START
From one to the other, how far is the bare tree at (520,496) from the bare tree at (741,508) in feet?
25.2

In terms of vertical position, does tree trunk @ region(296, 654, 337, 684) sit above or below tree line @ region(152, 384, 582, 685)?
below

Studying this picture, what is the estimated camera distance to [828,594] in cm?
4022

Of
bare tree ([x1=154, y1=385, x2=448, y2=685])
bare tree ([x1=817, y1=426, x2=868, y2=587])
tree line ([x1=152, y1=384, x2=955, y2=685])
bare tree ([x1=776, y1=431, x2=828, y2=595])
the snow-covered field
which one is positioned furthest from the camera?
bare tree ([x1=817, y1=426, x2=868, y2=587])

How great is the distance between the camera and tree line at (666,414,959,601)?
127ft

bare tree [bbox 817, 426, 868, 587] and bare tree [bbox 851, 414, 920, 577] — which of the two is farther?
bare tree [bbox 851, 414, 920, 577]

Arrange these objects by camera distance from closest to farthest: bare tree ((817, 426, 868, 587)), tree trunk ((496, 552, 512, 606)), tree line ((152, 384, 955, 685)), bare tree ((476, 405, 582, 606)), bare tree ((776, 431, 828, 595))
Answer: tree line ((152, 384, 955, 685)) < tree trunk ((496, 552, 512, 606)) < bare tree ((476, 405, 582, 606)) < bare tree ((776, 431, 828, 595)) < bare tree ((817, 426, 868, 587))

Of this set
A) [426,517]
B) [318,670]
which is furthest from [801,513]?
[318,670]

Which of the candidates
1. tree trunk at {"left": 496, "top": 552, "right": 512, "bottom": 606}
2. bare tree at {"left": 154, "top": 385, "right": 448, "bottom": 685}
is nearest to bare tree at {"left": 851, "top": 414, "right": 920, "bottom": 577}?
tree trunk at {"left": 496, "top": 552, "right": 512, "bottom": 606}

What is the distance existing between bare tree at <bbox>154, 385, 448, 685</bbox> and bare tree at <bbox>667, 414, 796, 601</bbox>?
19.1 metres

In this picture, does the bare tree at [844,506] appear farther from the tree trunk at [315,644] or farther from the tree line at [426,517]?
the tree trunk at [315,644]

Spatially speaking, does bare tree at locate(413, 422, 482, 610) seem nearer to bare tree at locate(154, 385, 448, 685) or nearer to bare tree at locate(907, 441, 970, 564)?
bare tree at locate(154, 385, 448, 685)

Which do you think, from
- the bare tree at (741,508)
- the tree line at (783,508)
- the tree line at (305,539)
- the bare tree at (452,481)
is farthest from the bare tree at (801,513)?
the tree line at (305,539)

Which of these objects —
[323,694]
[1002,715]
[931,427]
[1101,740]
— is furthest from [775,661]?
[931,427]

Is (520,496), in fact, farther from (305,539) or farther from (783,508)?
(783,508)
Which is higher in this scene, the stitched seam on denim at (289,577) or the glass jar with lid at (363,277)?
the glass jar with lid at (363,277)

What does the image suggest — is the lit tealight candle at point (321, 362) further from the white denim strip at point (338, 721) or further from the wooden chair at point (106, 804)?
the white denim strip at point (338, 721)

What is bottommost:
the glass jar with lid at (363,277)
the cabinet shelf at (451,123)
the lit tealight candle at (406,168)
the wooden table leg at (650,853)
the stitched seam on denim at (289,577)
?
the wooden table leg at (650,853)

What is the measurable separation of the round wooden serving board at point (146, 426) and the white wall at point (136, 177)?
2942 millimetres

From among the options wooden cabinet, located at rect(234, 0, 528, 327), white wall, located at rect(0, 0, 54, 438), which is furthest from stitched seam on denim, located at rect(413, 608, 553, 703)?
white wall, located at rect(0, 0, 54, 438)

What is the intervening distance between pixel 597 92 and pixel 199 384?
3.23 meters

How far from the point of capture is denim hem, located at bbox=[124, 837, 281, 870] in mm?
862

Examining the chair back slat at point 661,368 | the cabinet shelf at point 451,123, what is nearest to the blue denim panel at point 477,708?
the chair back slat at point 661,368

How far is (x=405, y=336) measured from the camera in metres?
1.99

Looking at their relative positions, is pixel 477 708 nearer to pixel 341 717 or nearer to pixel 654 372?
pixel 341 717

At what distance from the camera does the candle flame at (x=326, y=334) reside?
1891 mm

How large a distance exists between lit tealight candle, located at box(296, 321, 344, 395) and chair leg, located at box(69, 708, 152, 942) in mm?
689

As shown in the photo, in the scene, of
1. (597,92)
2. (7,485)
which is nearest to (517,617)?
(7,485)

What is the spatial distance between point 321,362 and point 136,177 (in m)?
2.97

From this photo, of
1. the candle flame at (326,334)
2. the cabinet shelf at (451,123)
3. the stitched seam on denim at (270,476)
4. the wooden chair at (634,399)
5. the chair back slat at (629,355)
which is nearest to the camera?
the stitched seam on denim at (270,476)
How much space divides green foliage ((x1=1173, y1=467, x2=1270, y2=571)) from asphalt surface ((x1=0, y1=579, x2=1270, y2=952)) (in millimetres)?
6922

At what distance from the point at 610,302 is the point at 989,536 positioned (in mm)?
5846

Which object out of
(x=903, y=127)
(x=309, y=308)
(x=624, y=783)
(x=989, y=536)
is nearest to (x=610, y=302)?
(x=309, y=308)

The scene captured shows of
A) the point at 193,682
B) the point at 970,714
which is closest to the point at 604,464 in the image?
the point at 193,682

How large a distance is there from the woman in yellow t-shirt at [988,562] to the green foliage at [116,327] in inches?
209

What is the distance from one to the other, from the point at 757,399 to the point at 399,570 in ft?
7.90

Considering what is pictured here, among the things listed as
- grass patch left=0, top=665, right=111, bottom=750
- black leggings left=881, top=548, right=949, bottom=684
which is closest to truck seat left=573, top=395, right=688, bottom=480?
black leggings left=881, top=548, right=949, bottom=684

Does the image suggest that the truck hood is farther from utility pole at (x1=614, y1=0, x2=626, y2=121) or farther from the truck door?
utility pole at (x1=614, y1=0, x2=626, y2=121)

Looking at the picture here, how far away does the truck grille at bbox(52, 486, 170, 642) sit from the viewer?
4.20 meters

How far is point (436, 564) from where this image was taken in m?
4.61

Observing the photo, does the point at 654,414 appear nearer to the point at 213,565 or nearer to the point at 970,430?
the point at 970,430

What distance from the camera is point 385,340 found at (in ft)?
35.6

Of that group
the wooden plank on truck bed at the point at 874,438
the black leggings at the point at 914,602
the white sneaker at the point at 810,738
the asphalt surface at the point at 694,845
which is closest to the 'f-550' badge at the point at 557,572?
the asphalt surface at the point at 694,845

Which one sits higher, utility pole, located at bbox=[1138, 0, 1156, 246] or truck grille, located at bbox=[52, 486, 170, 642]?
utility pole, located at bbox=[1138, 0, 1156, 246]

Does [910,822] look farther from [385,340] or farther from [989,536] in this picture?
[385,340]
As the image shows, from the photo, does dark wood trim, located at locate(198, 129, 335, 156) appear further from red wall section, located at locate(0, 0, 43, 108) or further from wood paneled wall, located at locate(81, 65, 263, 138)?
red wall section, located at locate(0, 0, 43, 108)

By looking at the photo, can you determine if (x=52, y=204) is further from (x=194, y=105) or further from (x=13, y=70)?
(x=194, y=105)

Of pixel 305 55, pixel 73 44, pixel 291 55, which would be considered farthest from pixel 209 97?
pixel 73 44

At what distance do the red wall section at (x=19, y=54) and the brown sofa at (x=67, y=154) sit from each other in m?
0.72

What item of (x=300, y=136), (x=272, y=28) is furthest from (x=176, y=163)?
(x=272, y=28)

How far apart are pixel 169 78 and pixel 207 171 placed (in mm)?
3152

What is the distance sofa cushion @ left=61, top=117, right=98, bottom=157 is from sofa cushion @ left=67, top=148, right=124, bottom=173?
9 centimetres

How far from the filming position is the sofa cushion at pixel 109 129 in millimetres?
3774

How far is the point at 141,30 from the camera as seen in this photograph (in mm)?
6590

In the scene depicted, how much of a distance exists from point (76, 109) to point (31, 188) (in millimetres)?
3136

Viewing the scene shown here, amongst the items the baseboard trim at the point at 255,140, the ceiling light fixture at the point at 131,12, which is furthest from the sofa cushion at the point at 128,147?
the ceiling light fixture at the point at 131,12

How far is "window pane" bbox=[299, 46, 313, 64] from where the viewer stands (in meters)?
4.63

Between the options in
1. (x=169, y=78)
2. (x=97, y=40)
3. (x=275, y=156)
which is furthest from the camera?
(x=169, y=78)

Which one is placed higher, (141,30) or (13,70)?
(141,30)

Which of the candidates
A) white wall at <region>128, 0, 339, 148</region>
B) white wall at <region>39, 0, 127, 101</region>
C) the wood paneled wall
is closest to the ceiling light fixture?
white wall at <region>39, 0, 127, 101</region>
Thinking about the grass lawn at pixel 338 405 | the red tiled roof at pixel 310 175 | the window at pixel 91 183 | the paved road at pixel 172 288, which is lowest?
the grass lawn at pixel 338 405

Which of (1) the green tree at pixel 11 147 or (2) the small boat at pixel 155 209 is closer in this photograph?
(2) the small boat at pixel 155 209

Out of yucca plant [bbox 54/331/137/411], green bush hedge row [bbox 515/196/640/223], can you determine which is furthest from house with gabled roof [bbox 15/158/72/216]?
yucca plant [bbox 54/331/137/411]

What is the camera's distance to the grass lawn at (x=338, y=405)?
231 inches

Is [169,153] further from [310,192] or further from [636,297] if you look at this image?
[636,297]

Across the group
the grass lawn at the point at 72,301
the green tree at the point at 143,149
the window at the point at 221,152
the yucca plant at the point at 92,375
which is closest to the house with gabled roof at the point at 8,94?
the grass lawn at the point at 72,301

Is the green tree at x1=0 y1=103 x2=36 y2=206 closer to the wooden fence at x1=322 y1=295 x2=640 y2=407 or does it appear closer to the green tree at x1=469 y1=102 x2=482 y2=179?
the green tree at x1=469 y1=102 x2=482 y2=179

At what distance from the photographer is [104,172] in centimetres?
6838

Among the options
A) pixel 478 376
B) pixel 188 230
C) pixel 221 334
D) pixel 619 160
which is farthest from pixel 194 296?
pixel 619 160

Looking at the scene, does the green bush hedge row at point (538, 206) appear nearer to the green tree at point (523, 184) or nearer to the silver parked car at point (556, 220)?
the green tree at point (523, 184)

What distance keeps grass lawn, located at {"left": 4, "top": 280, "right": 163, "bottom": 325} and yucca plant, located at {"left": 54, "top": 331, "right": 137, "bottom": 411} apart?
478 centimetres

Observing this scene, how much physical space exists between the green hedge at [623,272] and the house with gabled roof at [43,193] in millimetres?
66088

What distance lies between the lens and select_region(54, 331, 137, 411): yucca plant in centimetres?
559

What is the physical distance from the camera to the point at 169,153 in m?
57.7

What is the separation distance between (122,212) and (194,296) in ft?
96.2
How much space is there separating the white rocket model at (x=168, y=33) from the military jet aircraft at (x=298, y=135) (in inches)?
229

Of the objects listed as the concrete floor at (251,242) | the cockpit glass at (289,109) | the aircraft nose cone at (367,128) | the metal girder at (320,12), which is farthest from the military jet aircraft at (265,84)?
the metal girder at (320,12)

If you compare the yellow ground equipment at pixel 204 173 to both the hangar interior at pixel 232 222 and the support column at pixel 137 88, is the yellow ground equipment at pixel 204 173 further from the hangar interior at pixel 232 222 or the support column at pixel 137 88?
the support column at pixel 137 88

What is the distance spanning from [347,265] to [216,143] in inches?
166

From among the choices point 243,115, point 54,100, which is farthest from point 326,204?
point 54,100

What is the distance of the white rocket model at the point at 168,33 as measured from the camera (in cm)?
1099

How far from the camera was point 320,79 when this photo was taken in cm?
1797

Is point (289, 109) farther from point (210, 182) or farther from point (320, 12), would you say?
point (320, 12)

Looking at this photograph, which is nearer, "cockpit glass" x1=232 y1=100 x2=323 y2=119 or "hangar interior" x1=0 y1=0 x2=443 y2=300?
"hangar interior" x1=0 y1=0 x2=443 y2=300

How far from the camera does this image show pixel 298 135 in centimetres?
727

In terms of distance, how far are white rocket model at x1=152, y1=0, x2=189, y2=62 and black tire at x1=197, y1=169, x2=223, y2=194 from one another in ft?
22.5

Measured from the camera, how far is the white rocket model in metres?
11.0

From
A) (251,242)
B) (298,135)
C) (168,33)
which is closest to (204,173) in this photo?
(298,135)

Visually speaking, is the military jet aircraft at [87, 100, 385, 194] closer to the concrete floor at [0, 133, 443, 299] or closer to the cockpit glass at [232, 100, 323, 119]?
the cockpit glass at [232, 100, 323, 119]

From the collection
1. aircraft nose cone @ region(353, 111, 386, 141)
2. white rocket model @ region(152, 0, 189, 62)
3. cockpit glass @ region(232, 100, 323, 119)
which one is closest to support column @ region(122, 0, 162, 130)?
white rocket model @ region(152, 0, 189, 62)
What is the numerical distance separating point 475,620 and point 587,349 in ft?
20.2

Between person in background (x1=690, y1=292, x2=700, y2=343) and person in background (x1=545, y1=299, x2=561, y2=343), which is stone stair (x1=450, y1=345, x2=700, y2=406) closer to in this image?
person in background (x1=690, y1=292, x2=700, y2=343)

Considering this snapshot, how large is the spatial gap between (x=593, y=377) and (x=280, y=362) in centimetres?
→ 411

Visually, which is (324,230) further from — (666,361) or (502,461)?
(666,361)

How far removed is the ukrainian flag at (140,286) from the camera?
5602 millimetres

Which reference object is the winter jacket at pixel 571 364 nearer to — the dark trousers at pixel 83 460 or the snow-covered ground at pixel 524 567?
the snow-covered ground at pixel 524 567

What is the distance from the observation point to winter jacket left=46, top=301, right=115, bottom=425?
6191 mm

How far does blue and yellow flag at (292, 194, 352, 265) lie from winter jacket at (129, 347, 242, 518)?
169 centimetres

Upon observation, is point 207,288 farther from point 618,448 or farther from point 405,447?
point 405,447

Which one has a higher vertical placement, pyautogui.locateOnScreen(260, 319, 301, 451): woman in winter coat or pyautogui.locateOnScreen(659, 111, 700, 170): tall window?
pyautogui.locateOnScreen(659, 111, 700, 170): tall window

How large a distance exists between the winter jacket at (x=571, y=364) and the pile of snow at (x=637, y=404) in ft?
END
* [TO DO]:
Set down nothing but the lines from the one with "From the collection" through the end of the records, keeping each line exactly as written and including both ends.

* [RESULT]:
From the collection
1. aircraft nose cone @ region(353, 111, 386, 141)
2. white rocket model @ region(152, 0, 189, 62)
3. cockpit glass @ region(232, 100, 323, 119)
which one is closest to support column @ region(122, 0, 162, 130)?
white rocket model @ region(152, 0, 189, 62)
What is the numerical distance separating point 475,620 and point 587,349 in ft?
20.2

Between person in background (x1=690, y1=292, x2=700, y2=343) and person in background (x1=545, y1=299, x2=561, y2=343), which is stone stair (x1=450, y1=345, x2=700, y2=406) closer to in this image?
person in background (x1=690, y1=292, x2=700, y2=343)

Considering this snapshot, how large is the spatial gap between (x=593, y=377) and (x=280, y=362) in centimetres?
→ 411

Visually, which is (324,230) further from — (666,361) or (502,461)?
(666,361)

How far removed is the ukrainian flag at (140,286) from the camera?
5602 millimetres

Which reference object is the winter jacket at pixel 571 364 nearer to — the dark trousers at pixel 83 460 or the snow-covered ground at pixel 524 567?
the snow-covered ground at pixel 524 567

What is the distance from the observation point to winter jacket left=46, top=301, right=115, bottom=425?
6191 mm

How far does blue and yellow flag at (292, 194, 352, 265) lie from winter jacket at (129, 347, 242, 518)?
169 centimetres

Upon observation, is point 207,288 farther from point 618,448 or farther from point 405,447?
point 405,447

Which one has a higher vertical placement, pyautogui.locateOnScreen(260, 319, 301, 451): woman in winter coat or pyautogui.locateOnScreen(659, 111, 700, 170): tall window?
pyautogui.locateOnScreen(659, 111, 700, 170): tall window

How large a distance exists between the winter jacket at (x=571, y=364) and the pile of snow at (x=637, y=404) in ft?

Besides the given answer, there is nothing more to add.